In 1937 he became a member of the National Directorate of the Fascist Party, and in 1939 a member of the Chamber of Fasces and Corporations; Mussolini wished to appoint him President of the Chamber, but Galeazzo Ciano opposed this decision, as he wanted his father Costanzo's replacement to be a figure of "the highest level". In the end Dino Grandi became president, and De Francisci vice president. In April 1940 Mussolini, now close to entering the Second World War alongside the Third Reich, dismissed him from all the posts he held as at this point he preferred more "warlike" men to be at the helm of the administrations; he however left De Francisci as vice president of the Chamber of Fasces and Corporations, at his request.
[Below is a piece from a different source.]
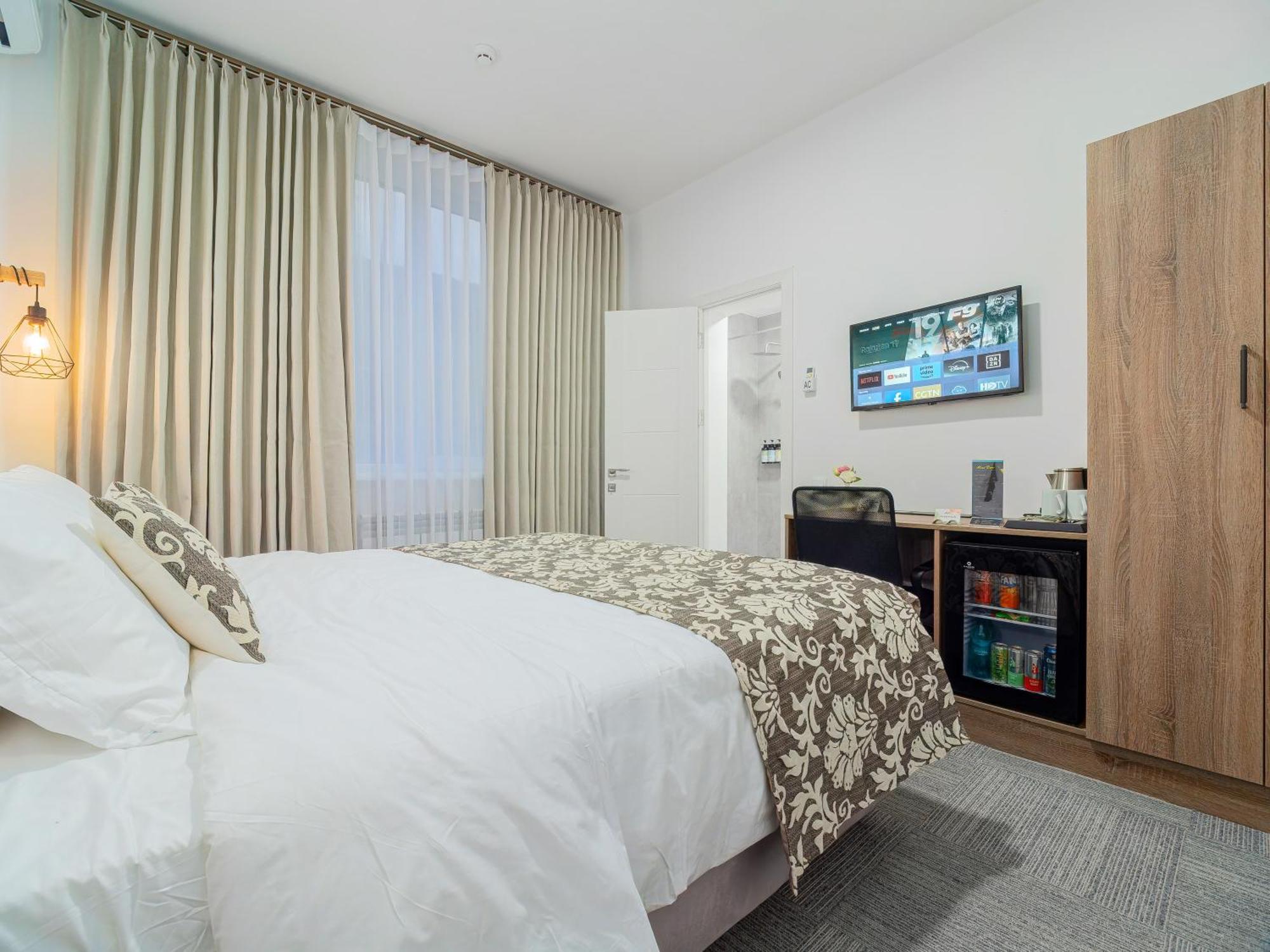 Ta Collection Hotel Chisinau Ngoại thất bức ảnh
After the fall of Fascism, his role in the regime made him disliked by the new political class, and in July 1944 he was dismissed from his post as a university teacher by the AMGOT. However, he continued to devote himself to the study and writing of legal essays until on 17 January 1949 he was reinstated in his role as a teacher by the Council of State, resuming teaching at the Sapienza University until 1954. He occasionally wrote for Il Tempo, directed numerous cultural institutions and kept writing a number of books and essays during the 1950s and 1960s. He died in 1971.